Tuesday, October 4, 2011

Brody's Notes... Harvard Study Shows Discrimination Against Gay Job Applicants

András Tilcsik
By Brody Levesque | CAMBRIDGE, MASSACHUSETTS -- In an audit study conducted by Harvard researcher András Tilcsik, published this week in the American Journal of Sociology, its results showed that males seeking employment in the southern and Midwestern United States were less likely to be hired if they appeared to be gay, versus applicants who displayed stereotypical heteronormal characteristics.
Tilcsik's research team sent a pair of résumés to 1,769 employment listings for office or managerial positions in seven states. One résumé listed relevant job experience as a treasurer for a university LGBTQ society, the other résumé in each pair was randomly assigned experience in a control organization.
The results revealed that the résumé without the gay reference had an 11.5 per cent chance of the applicant called in for an employment interview. Conversely, the résumé listing the gay society expereince had only a 7.2 per cent chance.

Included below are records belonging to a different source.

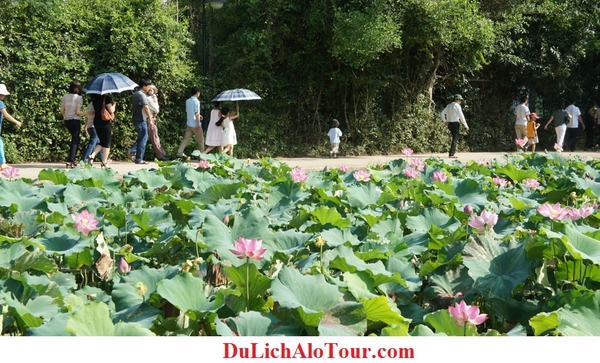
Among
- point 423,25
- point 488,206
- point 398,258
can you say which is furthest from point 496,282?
point 423,25

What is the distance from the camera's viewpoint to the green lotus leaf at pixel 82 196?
3793 millimetres

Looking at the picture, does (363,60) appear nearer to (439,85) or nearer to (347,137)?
(347,137)

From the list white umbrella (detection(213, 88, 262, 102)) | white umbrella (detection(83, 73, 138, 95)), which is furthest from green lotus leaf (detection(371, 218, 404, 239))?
white umbrella (detection(213, 88, 262, 102))

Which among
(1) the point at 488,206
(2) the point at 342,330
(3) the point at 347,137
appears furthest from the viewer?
(3) the point at 347,137

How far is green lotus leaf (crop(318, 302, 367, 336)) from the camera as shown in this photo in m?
1.84

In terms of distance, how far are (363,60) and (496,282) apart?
14.6 metres

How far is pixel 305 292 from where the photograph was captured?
1939mm

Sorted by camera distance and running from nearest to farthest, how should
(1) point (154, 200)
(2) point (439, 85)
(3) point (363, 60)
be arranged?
(1) point (154, 200)
(3) point (363, 60)
(2) point (439, 85)

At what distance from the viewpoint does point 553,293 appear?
221 centimetres

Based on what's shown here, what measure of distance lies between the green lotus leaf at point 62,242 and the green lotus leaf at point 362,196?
57.4 inches

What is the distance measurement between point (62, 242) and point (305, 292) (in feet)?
3.75

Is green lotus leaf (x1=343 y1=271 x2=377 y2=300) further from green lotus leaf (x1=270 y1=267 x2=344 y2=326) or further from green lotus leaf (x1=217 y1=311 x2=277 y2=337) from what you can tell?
green lotus leaf (x1=217 y1=311 x2=277 y2=337)

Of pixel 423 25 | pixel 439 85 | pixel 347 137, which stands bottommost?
pixel 347 137

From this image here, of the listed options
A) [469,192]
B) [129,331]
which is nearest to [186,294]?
[129,331]
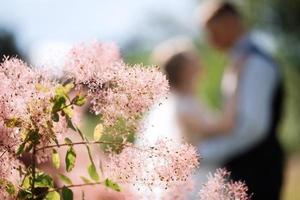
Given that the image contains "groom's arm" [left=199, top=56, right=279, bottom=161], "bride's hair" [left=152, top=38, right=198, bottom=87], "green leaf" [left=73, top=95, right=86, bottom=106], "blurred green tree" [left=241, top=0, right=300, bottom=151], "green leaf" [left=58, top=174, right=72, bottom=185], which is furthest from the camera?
"blurred green tree" [left=241, top=0, right=300, bottom=151]

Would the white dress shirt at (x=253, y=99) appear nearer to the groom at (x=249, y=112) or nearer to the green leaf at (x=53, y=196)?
the groom at (x=249, y=112)

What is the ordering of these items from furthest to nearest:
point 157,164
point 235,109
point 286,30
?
point 286,30
point 235,109
point 157,164

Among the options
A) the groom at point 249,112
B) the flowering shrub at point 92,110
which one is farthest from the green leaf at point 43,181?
the groom at point 249,112

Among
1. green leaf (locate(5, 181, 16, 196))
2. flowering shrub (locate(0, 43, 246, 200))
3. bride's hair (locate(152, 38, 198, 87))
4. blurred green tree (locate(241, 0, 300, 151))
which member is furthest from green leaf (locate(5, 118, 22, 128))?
blurred green tree (locate(241, 0, 300, 151))

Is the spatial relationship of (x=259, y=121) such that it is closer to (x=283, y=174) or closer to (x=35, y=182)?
(x=283, y=174)

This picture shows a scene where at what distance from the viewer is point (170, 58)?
17.0ft

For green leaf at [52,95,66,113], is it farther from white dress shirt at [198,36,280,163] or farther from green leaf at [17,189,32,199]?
white dress shirt at [198,36,280,163]

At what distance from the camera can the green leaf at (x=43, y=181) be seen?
163 centimetres

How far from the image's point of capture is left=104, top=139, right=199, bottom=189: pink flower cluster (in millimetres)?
1547

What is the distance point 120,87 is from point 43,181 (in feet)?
0.77

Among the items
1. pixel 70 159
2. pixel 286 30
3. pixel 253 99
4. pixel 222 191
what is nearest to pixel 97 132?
pixel 70 159

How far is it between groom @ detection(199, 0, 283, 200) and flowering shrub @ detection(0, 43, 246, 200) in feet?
10.7

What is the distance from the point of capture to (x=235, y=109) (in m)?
5.02

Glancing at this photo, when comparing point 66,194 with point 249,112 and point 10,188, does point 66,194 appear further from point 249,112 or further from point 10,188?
point 249,112
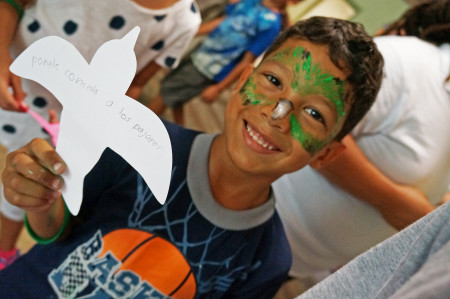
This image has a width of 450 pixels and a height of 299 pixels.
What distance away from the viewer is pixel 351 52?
545 millimetres

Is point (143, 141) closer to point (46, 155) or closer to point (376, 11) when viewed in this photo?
point (46, 155)

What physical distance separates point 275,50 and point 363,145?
26 cm

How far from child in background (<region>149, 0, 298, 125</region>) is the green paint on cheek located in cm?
57

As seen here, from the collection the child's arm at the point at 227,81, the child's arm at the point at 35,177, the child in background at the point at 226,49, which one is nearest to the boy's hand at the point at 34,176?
the child's arm at the point at 35,177

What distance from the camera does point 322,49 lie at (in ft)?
1.73

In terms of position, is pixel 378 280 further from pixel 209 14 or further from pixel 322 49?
pixel 209 14

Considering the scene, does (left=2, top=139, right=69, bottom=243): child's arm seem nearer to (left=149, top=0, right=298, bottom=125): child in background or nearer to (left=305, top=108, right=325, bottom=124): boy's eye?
(left=305, top=108, right=325, bottom=124): boy's eye

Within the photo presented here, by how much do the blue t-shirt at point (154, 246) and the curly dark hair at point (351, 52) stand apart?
0.19 m

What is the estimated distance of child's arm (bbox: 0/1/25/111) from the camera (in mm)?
416

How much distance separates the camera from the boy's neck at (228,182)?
0.58 metres

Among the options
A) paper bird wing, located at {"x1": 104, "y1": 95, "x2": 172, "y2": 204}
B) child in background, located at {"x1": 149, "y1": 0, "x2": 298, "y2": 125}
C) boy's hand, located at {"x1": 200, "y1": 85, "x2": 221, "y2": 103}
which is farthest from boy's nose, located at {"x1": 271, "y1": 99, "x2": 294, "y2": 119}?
boy's hand, located at {"x1": 200, "y1": 85, "x2": 221, "y2": 103}

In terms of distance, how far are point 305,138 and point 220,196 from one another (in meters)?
0.15

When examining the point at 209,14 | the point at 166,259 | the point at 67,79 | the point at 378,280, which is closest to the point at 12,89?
the point at 67,79

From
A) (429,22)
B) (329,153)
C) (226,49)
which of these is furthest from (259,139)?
(226,49)
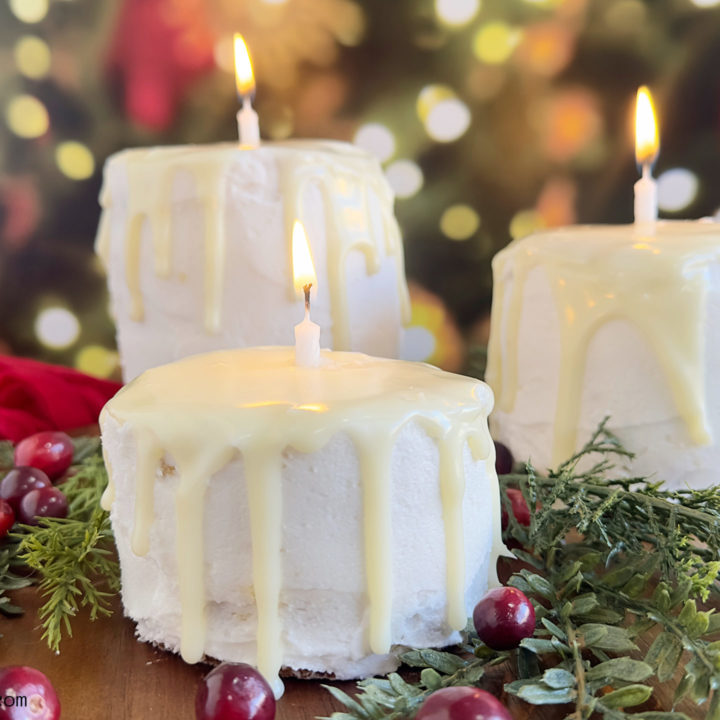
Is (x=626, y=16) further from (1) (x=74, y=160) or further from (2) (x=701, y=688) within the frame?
(2) (x=701, y=688)

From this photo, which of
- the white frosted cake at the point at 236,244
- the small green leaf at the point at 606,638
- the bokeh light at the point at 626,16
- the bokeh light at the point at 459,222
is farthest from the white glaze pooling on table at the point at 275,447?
the bokeh light at the point at 626,16

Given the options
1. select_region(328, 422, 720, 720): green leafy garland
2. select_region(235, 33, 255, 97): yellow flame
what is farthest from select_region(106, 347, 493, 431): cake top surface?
select_region(235, 33, 255, 97): yellow flame

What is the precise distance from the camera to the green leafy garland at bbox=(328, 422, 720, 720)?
2.17 feet

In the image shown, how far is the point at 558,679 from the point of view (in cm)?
67

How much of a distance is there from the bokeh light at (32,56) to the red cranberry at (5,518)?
0.97 metres

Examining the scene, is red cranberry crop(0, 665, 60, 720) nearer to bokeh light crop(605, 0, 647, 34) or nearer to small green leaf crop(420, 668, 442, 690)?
small green leaf crop(420, 668, 442, 690)

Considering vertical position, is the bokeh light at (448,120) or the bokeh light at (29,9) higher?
the bokeh light at (29,9)

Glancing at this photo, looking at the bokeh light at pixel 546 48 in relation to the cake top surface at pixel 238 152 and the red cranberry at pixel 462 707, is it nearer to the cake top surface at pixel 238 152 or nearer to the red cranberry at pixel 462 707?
the cake top surface at pixel 238 152

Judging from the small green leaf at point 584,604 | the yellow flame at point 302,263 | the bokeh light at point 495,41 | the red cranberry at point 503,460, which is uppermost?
the bokeh light at point 495,41

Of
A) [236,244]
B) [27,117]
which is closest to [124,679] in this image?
[236,244]

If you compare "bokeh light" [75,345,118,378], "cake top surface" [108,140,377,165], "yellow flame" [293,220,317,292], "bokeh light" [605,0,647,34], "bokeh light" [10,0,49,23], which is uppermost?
"bokeh light" [10,0,49,23]

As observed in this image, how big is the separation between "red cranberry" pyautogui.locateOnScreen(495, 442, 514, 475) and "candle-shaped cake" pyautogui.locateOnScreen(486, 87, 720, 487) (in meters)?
0.05

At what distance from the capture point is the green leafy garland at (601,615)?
Answer: 66 cm

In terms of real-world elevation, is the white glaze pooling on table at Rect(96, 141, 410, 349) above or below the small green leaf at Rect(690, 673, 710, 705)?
above
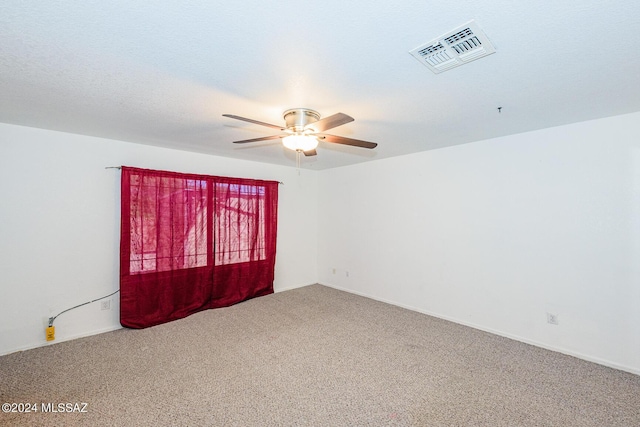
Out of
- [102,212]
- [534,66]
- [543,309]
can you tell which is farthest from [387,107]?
[102,212]

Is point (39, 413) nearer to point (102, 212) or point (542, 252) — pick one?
point (102, 212)

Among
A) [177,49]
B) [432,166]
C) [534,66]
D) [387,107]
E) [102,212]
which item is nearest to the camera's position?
[177,49]

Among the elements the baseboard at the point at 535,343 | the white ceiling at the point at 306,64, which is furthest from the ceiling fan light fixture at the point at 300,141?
the baseboard at the point at 535,343

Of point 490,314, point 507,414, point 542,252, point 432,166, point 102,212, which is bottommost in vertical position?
point 507,414

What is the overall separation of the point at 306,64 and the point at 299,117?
2.24 feet

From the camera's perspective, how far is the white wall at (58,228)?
9.21 feet

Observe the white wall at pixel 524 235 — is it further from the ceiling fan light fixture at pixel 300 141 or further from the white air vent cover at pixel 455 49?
the ceiling fan light fixture at pixel 300 141

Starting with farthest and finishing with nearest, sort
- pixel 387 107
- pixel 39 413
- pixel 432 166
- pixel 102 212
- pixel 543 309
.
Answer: pixel 432 166, pixel 102 212, pixel 543 309, pixel 387 107, pixel 39 413

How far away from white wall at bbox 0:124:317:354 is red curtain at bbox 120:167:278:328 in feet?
0.71

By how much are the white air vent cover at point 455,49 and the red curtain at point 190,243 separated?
130 inches

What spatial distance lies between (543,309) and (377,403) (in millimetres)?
2170

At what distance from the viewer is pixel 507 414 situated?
195 cm

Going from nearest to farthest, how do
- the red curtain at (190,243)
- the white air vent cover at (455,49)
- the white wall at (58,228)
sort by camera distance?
the white air vent cover at (455,49) → the white wall at (58,228) → the red curtain at (190,243)

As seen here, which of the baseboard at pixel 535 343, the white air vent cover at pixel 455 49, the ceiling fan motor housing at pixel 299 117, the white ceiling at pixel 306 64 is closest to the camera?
the white ceiling at pixel 306 64
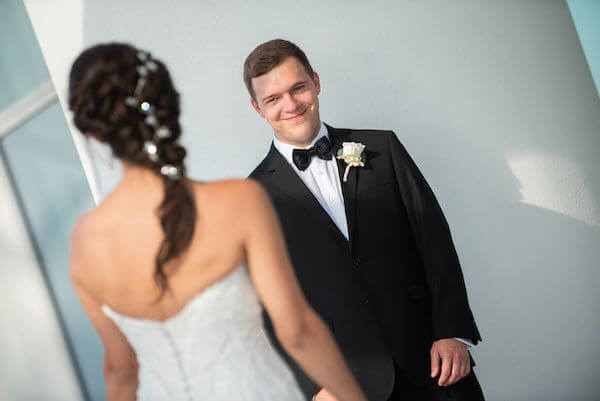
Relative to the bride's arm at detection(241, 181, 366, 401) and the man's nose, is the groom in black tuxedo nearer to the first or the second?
the man's nose

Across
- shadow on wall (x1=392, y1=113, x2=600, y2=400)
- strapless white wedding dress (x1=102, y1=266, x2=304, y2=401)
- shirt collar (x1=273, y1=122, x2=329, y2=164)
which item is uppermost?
shirt collar (x1=273, y1=122, x2=329, y2=164)

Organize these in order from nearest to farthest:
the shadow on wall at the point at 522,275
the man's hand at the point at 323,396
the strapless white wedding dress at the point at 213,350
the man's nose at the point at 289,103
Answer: the strapless white wedding dress at the point at 213,350, the man's hand at the point at 323,396, the man's nose at the point at 289,103, the shadow on wall at the point at 522,275

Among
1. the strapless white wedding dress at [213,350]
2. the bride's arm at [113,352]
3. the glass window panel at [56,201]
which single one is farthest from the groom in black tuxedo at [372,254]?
the glass window panel at [56,201]

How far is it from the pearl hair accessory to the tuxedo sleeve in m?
0.90

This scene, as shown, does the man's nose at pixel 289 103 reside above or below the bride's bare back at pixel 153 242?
above

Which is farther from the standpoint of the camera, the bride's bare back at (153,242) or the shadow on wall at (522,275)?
the shadow on wall at (522,275)

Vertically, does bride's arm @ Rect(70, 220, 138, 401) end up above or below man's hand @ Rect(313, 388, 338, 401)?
above

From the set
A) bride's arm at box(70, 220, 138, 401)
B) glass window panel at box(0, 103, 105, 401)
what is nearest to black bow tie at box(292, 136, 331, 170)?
bride's arm at box(70, 220, 138, 401)

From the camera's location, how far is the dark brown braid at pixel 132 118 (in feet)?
4.58

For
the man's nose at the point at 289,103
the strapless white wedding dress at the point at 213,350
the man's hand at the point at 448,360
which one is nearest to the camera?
the strapless white wedding dress at the point at 213,350

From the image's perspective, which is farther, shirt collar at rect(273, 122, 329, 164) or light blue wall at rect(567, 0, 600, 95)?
light blue wall at rect(567, 0, 600, 95)

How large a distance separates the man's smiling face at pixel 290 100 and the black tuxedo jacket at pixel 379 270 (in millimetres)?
135

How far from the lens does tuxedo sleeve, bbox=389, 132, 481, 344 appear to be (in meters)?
2.04

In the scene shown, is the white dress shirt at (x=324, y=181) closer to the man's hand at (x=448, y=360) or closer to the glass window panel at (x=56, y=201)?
the man's hand at (x=448, y=360)
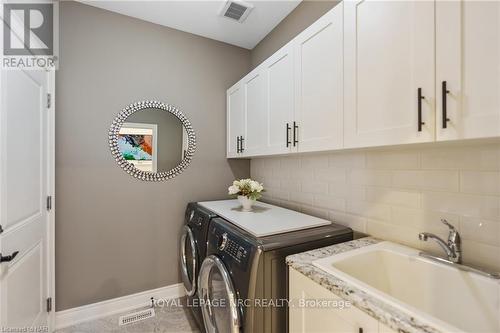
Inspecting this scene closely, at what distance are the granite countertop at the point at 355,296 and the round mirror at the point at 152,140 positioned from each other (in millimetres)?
1644

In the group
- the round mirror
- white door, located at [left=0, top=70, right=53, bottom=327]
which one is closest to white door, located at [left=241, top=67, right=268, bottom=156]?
the round mirror

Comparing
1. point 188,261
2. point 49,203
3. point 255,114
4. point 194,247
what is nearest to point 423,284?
point 194,247

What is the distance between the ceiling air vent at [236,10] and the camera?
1.95m

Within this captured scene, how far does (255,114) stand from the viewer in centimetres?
200

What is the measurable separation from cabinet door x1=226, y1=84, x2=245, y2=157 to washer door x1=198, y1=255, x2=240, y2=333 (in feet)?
3.91

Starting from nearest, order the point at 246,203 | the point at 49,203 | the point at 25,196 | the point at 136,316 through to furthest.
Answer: the point at 25,196
the point at 49,203
the point at 246,203
the point at 136,316

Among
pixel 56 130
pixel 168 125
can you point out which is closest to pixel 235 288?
pixel 168 125

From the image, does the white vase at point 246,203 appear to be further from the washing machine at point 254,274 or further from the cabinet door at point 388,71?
the cabinet door at point 388,71

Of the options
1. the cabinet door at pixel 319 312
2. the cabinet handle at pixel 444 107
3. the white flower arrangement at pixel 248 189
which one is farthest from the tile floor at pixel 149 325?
the cabinet handle at pixel 444 107

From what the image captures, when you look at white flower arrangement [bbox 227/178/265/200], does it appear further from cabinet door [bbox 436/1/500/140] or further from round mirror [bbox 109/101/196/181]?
cabinet door [bbox 436/1/500/140]

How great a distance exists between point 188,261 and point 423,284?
1680 mm

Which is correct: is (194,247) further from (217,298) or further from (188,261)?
(217,298)

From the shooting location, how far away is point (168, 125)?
231 cm

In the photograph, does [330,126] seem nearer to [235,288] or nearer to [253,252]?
[253,252]
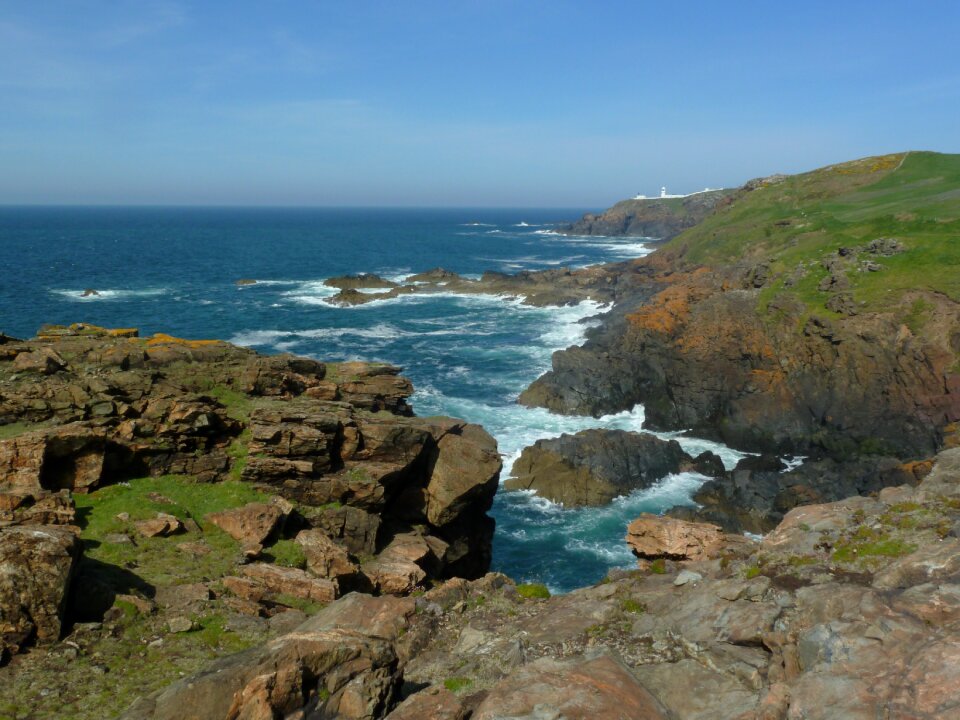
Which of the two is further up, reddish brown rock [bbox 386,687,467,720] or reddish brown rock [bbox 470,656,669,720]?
reddish brown rock [bbox 470,656,669,720]

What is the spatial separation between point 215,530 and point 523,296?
76.8 metres

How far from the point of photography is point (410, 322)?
82188mm

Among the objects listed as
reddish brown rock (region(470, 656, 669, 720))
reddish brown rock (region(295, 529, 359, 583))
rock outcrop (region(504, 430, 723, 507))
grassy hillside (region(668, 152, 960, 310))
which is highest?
grassy hillside (region(668, 152, 960, 310))

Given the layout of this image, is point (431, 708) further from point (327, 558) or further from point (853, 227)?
point (853, 227)

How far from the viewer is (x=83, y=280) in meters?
103

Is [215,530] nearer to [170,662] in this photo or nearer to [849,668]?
[170,662]

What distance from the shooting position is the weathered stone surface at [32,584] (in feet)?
42.5

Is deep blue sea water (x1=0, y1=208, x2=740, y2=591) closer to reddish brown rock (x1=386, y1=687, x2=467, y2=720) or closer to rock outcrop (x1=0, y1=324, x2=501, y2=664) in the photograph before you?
rock outcrop (x1=0, y1=324, x2=501, y2=664)

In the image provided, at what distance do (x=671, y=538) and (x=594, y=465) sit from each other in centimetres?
1716

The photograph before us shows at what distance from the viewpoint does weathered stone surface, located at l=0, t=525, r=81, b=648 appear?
13.0 meters

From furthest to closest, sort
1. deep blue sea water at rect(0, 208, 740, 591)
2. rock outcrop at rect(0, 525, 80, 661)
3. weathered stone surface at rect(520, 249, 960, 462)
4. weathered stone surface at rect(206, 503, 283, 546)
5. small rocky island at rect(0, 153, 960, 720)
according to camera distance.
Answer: weathered stone surface at rect(520, 249, 960, 462) → deep blue sea water at rect(0, 208, 740, 591) → weathered stone surface at rect(206, 503, 283, 546) → rock outcrop at rect(0, 525, 80, 661) → small rocky island at rect(0, 153, 960, 720)

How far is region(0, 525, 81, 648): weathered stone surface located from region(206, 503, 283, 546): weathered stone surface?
604 cm

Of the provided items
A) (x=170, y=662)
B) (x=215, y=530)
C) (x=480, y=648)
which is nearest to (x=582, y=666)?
(x=480, y=648)

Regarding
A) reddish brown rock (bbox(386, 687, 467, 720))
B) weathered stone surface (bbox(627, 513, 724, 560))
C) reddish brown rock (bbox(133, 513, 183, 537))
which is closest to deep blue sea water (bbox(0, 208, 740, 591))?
weathered stone surface (bbox(627, 513, 724, 560))
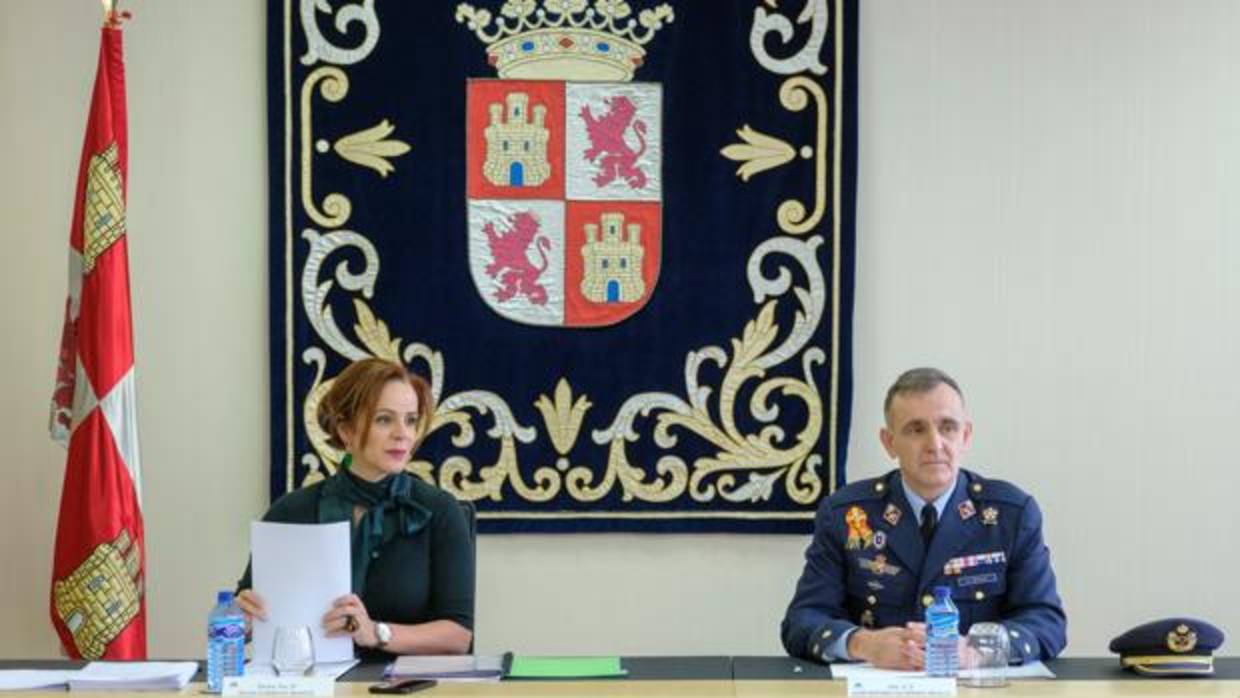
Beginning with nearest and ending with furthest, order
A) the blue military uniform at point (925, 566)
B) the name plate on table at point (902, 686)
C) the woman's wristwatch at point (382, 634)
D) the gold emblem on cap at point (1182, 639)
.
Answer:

The difference amounted to a 40 per cent higher chance of the heterosexual applicant getting a call.
The researchers discovered that there were minimal differences found in typical employer interest and callback ratios for the for Western and North-Eastern states, however states in the South and Midwest – Florida, Ohio and Texas – had the largest differences in callback rates.
“The results indicate that gay men encounter significant barriers in the hiring process because, at the initial point of contact, employers more readily disqualify openly gay applicants than equally qualified heterosexual applicants.
It seems, therefore, that the discrimination documented in this study is partly rooted in specific stereotypes and cannot be completely reduced to a general antipathy against gay employees,” Mr Tilcsik wrote.

1 comments:

Tim Trent said...

In the UK and, I believe, across Europe, we have laws that penalise any employer proven to have discriminated on many matters including sexual orientation.